__Dataset__.
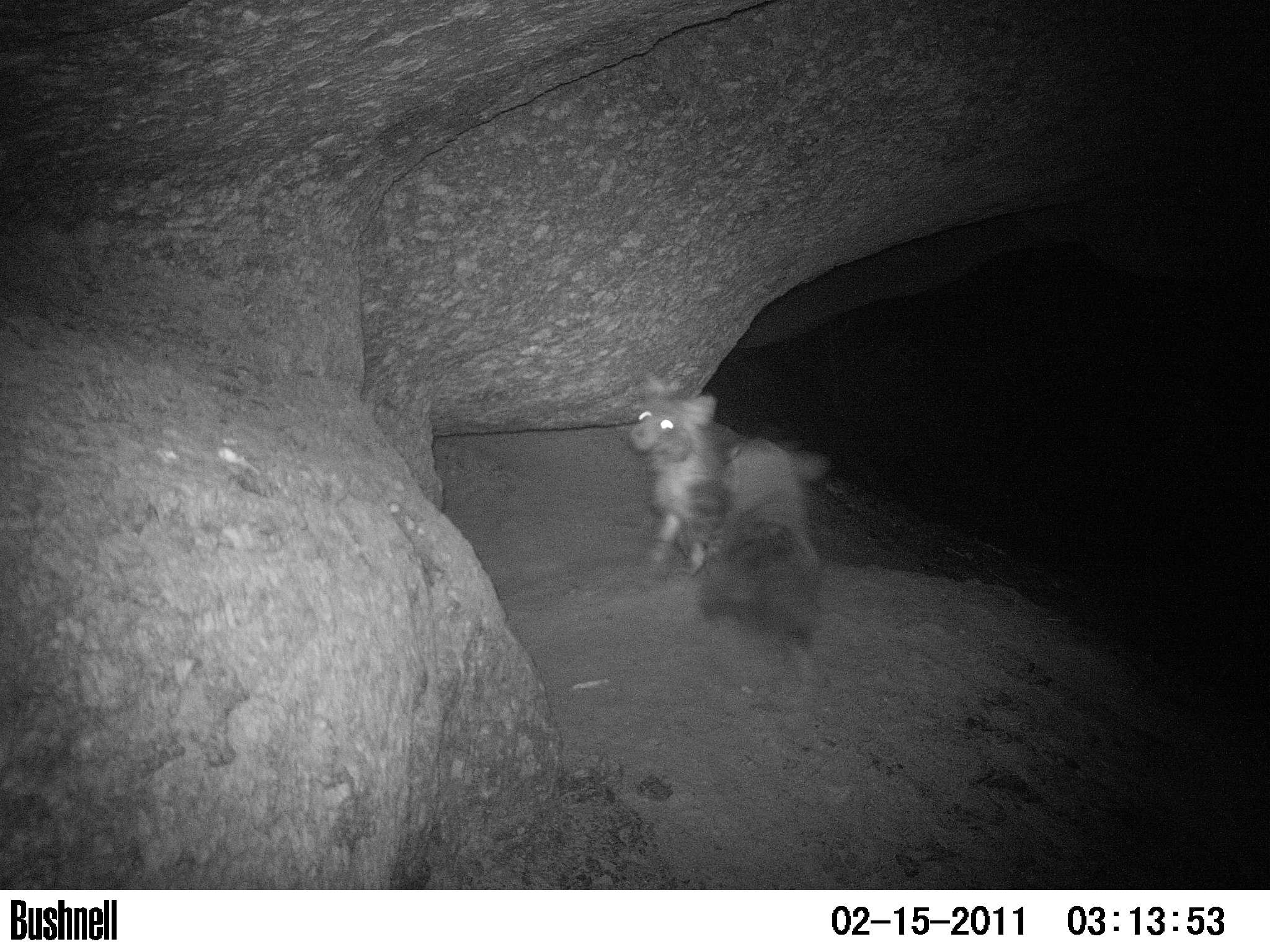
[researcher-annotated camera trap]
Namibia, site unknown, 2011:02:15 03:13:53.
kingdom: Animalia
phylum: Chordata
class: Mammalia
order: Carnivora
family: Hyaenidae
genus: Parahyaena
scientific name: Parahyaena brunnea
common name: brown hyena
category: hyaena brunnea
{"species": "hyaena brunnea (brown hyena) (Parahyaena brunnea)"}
--
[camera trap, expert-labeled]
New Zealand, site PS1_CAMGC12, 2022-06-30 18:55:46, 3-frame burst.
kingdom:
...
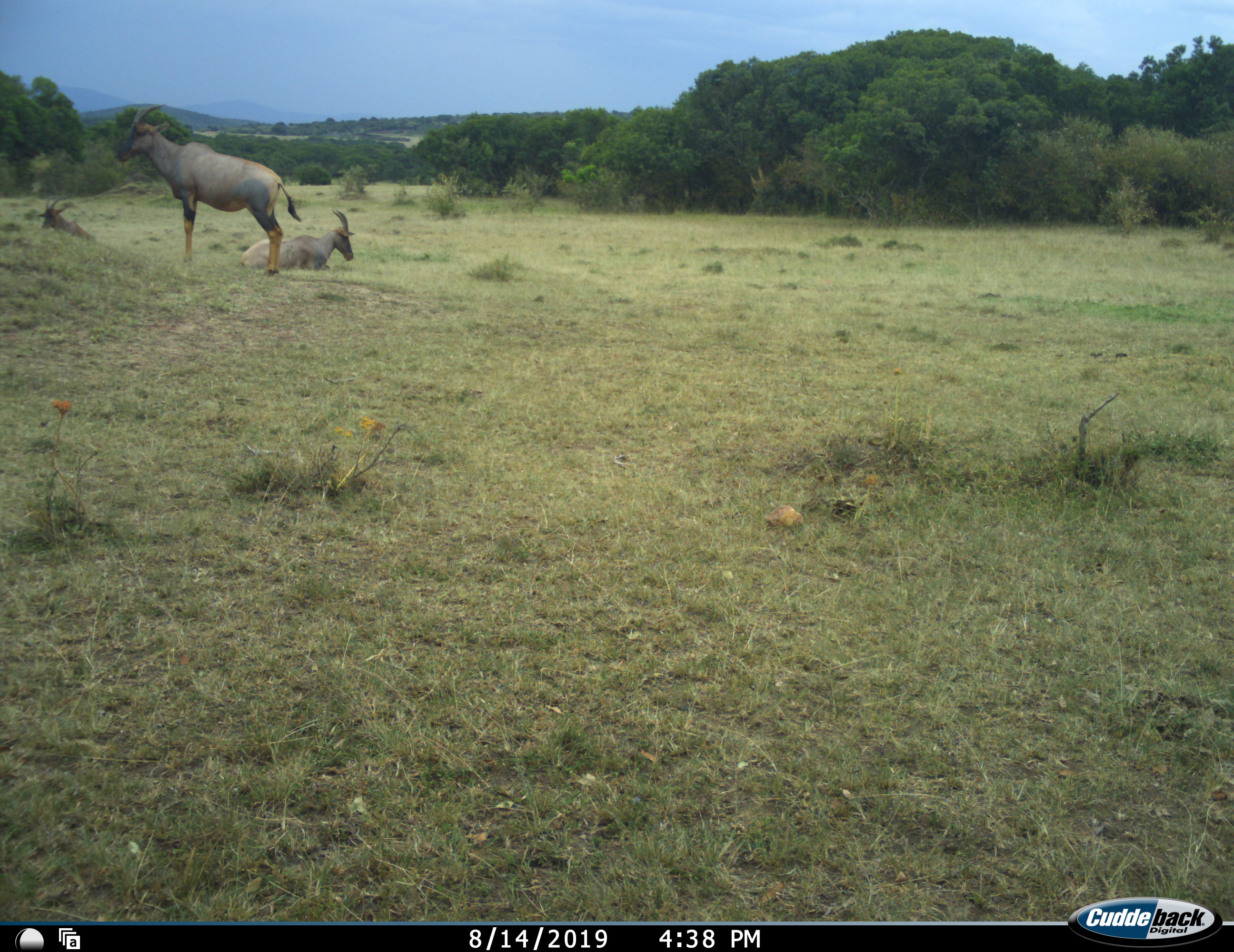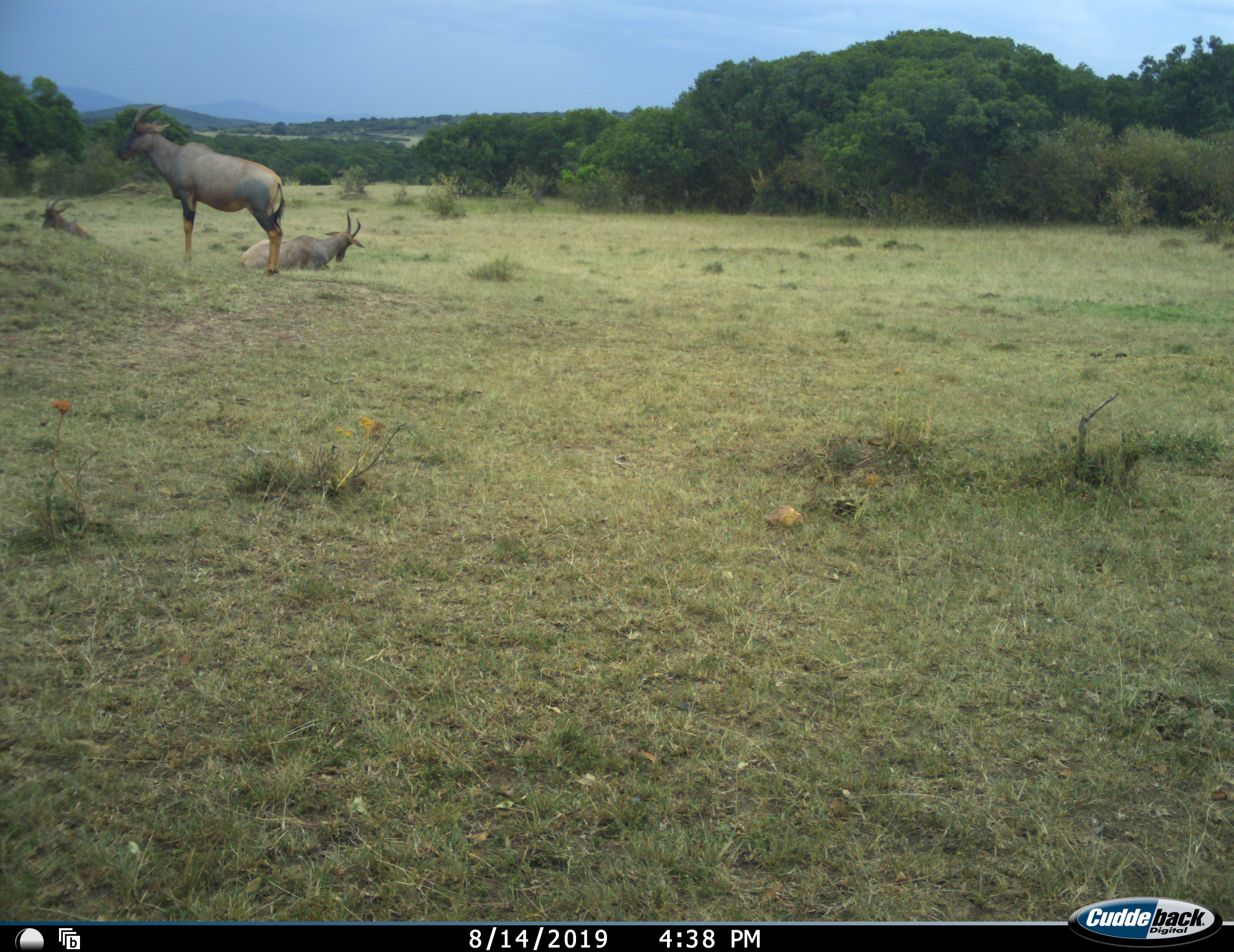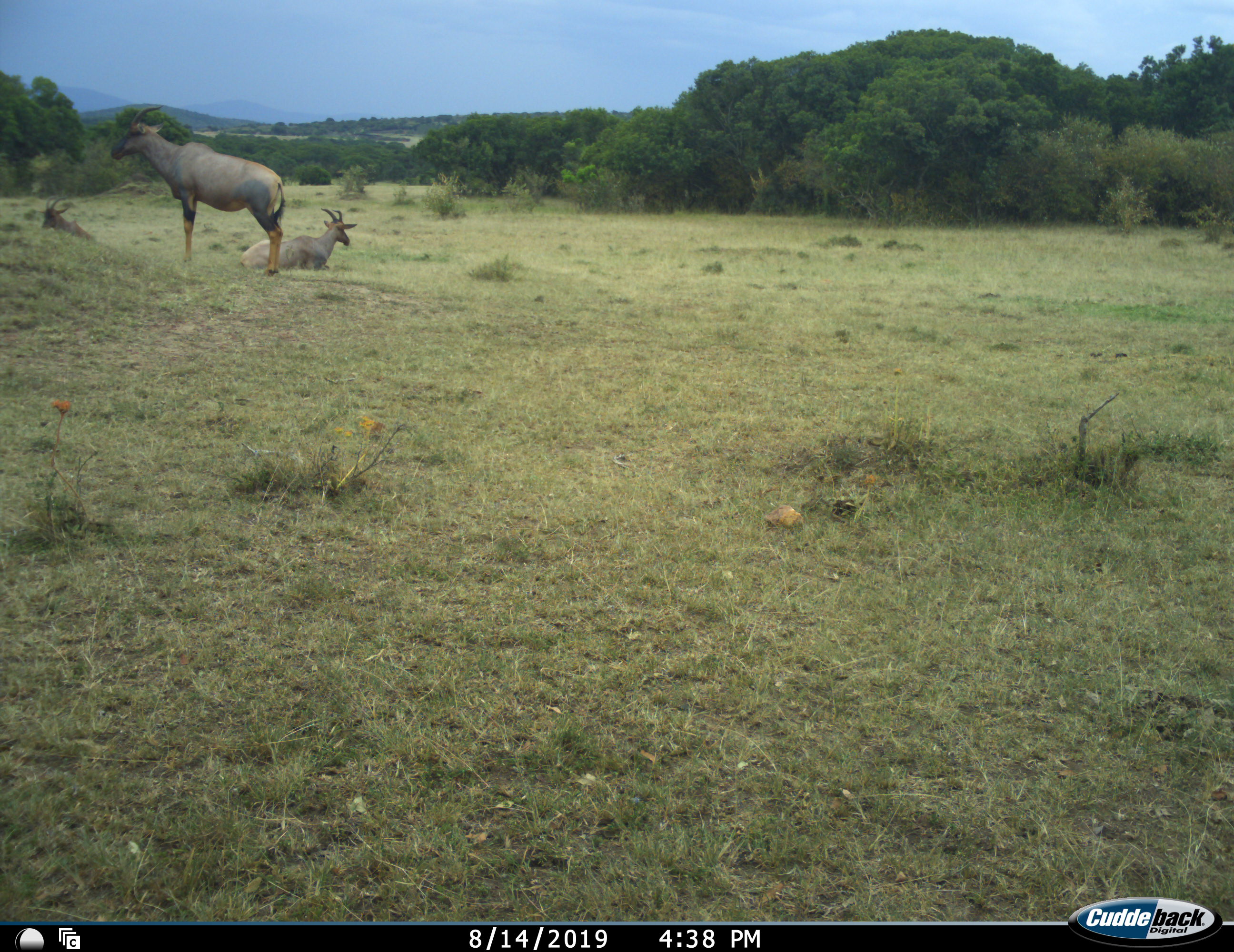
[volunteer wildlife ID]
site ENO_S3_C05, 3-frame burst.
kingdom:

__Problem to solve__. Where a line in the records above contains the string "burst", return that line.

__Solution to this exercise__.
New Zealand, site PS1_CAMGC12, 2022-06-30 18:55:46, 3-frame burst.
site ENO_S3_C05, 3-frame burst.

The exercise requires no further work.